--- Begin ---

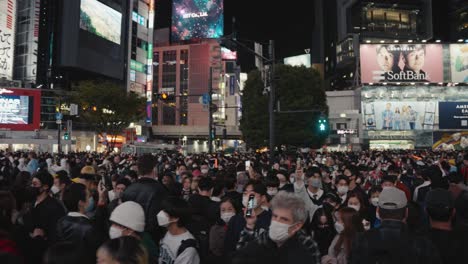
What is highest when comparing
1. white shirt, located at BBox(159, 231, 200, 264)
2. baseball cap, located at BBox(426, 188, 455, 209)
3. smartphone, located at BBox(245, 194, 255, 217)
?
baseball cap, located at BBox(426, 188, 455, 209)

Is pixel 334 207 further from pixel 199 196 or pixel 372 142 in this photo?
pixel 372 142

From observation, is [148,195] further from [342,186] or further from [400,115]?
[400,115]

--- End ---
--- Begin ---

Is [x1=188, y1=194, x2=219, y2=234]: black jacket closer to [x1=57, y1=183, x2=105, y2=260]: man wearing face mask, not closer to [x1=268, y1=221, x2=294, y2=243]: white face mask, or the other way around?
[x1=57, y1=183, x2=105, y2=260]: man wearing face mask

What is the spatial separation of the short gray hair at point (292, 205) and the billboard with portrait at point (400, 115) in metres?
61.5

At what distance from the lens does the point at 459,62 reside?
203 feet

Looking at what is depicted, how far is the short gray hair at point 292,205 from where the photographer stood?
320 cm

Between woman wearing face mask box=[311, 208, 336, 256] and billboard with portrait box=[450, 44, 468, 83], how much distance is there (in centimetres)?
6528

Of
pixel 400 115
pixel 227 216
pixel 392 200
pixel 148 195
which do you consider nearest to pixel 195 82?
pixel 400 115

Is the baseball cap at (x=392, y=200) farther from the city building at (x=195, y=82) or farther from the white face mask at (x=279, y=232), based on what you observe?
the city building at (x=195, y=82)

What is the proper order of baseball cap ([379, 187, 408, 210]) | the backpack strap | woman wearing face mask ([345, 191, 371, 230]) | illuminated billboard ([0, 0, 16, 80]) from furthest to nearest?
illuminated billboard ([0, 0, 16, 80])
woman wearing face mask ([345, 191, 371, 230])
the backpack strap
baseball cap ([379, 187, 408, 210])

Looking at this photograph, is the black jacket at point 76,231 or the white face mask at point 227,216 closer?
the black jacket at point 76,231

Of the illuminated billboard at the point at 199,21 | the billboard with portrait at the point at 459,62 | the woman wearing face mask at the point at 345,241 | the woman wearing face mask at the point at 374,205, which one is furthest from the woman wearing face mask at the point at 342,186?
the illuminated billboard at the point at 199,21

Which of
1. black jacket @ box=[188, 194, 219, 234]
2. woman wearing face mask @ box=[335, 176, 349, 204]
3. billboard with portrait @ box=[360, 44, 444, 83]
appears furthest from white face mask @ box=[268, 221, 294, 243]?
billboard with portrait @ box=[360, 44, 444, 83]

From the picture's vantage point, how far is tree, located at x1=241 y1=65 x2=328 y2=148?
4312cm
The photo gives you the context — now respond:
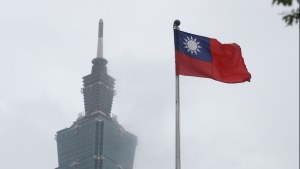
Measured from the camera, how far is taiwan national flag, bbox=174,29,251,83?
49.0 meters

--- End ---

▶ What you need to do
Identify each line in the records above that contains the word "located", and copy those lines.

▶ Task solution
1. white shirt, located at BBox(159, 231, 200, 264)
2. baseball cap, located at BBox(426, 188, 455, 209)
3. smartphone, located at BBox(245, 194, 255, 217)
baseball cap, located at BBox(426, 188, 455, 209)
From the picture's vantage point, how far is tree, located at x1=241 y1=65 x2=328 y2=148?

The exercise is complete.